• [WHAT IS REQUIRED] The data below is to be set down again exactly as written.

• [DATA FOR THE TASK]

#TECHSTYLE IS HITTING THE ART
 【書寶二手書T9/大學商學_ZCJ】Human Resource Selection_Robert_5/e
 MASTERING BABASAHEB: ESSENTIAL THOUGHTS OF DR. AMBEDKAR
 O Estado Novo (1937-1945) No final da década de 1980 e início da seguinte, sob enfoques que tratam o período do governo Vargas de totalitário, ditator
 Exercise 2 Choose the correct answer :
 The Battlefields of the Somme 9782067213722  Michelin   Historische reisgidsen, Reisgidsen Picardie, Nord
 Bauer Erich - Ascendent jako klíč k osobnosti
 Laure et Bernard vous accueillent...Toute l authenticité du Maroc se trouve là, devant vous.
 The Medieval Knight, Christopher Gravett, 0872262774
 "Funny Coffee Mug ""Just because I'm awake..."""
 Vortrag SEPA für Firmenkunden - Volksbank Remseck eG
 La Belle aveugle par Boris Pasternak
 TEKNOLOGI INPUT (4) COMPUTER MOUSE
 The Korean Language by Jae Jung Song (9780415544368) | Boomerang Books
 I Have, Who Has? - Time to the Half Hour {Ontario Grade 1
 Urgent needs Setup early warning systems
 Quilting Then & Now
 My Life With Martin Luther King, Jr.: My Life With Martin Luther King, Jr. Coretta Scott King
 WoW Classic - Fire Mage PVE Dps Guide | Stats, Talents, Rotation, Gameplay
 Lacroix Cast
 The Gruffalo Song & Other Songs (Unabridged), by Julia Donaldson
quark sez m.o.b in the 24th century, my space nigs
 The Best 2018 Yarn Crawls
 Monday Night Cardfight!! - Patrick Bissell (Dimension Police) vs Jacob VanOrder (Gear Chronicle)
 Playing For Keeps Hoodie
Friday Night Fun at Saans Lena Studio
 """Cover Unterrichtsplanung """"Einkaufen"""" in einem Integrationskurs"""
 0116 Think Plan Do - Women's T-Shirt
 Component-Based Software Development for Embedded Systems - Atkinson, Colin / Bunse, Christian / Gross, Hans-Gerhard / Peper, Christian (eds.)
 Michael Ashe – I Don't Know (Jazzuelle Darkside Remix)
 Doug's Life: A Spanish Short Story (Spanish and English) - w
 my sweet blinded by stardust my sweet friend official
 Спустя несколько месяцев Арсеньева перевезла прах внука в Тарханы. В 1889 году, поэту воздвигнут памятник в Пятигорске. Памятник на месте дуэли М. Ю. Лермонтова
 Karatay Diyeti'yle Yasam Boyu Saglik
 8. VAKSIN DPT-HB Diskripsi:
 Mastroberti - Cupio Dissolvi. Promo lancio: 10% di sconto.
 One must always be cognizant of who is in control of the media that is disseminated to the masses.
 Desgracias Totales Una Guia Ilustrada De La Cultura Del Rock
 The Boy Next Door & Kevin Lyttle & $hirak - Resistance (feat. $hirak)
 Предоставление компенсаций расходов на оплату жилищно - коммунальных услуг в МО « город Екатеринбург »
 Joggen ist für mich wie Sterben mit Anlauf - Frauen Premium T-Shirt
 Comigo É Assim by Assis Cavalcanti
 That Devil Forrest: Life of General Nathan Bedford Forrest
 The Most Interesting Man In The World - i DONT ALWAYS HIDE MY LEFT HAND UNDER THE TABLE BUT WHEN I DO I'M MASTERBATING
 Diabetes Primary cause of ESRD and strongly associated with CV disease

• [RESULT BELOW]
#TECHSTYLE IS HITTING THE ART
 【書寶二手書T9/大學商學_ZCJ】Human Resource Selection_Robert_5/e
 MASTERING BABASAHEB: ESSENTIAL THOUGHTS OF DR. AMBEDKAR
 O Estado Novo (1937-1945) No final da década de 1980 e início da seguinte, sob enfoques que tratam o período do governo Vargas de totalitário, ditator
 Exercise 2 Choose the correct answer :
 The Battlefields of the Somme 9782067213722  Michelin   Historische reisgidsen, Reisgidsen Picardie, Nord
 Bauer Erich - Ascendent jako klíč k osobnosti
 Laure et Bernard vous accueillent...Toute l authenticité du Maroc se trouve là, devant vous.
 The Medieval Knight, Christopher Gravett, 0872262774
 "Funny Coffee Mug ""Just because I'm awake..."""
 Vortrag SEPA für Firmenkunden - Volksbank Remseck eG
 La Belle aveugle par Boris Pasternak
 TEKNOLOGI INPUT (4) COMPUTER MOUSE
 The Korean Language by Jae Jung Song (9780415544368) | Boomerang Books
 I Have, Who Has? - Time to the Half Hour {Ontario Grade 1
 Urgent needs Setup early warning systems
 Quilting Then & Now
 My Life With Martin Luther King, Jr.: My Life With Martin Luther King, Jr. Coretta Scott King
 WoW Classic - Fire Mage PVE Dps Guide | Stats, Talents, Rotation, Gameplay
 Lacroix Cast
 The Gruffalo Song & Other Songs (Unabridged), by Julia Donaldson
quark sez m.o.b in the 24th century, my space nigs
 The Best 2018 Yarn Crawls
 Monday Night Cardfight!! - Patrick Bissell (Dimension Police) vs Jacob VanOrder (Gear Chronicle)
 Playing For Keeps Hoodie
Friday Night Fun at Saans Lena Studio
 """Cover Unterrichtsplanung """"Einkaufen"""" in einem Integrationskurs"""
 0116 Think Plan Do - Women's T-Shirt
 Component-Based Software Development for Embedded Systems - Atkinson, Colin / Bunse, Christian / Gross, Hans-Gerhard / Peper, Christian (eds.)
 Michael Ashe – I Don't Know (Jazzuelle Darkside Remix)
 Doug's Life: A Spanish Short Story (Spanish and English) - w
 my sweet blinded by stardust my sweet friend official
 Спустя несколько месяцев Арсеньева перевезла прах внука в Тарханы. В 1889 году, поэту воздвигнут памятник в Пятигорске. Памятник на месте дуэли М. Ю. Лермонтова
 Karatay Diyeti'yle Yasam Boyu Saglik
 8. VAKSIN DPT-HB Diskripsi:
 Mastroberti - Cupio Dissolvi. Promo lancio: 10% di sconto.
 One must always be cognizant of who is in control of the media that is disseminated to the masses.
 Desgracias Totales Una Guia Ilustrada De La Cultura Del Rock
 The Boy Next Door & Kevin Lyttle & $hirak - Resistance (feat. $hirak)
 Предоставление компенсаций расходов на оплату жилищно - коммунальных услуг в МО « город Екатеринбург »
 Joggen ist für mich wie Sterben mit Anlauf - Frauen Premium T-Shirt
 Comigo É Assim by Assis Cavalcanti
 That Devil Forrest: Life of General Nathan Bedford Forrest
 The Most Interesting Man In The World - i DONT ALWAYS HIDE MY LEFT HAND UNDER THE TABLE BUT WHEN I DO I'M MASTERBATING
 Diabetes Primary cause of ESRD and strongly associated with CV disease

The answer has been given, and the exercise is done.